WHAT THE TASK ASKS: Write out the records from the line containing "How far apart are the" through the end of the records, with both ends included.

(Items listed in a dataset)
- - - - -
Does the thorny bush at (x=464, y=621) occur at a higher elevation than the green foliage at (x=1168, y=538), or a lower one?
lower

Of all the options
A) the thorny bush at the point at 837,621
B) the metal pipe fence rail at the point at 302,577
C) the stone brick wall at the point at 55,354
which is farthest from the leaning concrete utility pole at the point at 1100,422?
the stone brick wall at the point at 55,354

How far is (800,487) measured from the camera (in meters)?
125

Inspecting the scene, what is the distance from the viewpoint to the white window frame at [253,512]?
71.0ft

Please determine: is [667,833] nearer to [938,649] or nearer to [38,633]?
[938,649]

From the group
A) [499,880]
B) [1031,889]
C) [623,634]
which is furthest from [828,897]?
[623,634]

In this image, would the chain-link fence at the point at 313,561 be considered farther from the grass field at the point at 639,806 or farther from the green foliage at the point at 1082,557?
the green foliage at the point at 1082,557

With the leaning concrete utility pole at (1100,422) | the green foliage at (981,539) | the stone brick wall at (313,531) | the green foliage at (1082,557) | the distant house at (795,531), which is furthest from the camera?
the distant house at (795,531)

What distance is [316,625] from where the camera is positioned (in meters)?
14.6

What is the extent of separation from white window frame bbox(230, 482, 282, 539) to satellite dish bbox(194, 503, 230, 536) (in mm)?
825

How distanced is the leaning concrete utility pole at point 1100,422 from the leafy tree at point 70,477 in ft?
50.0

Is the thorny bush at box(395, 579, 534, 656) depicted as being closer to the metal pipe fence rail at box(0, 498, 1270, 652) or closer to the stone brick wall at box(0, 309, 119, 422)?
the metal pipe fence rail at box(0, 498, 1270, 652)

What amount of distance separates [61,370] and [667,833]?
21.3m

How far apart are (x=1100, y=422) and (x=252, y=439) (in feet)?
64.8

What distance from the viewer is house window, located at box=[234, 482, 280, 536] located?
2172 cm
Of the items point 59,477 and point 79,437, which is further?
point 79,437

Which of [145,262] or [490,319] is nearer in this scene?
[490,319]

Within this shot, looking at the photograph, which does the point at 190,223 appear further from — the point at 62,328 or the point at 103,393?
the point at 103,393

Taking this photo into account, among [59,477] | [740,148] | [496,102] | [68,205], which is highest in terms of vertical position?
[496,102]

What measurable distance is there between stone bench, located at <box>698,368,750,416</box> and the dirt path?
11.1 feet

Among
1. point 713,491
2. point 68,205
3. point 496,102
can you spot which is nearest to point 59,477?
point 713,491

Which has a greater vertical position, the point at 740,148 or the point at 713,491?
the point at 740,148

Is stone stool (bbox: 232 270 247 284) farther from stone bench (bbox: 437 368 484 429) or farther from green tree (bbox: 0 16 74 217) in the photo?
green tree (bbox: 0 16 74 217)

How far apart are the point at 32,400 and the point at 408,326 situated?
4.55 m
- - - - -
RESULT:
How far apart are the point at 32,400 and the point at 408,326 situated?
4.55 m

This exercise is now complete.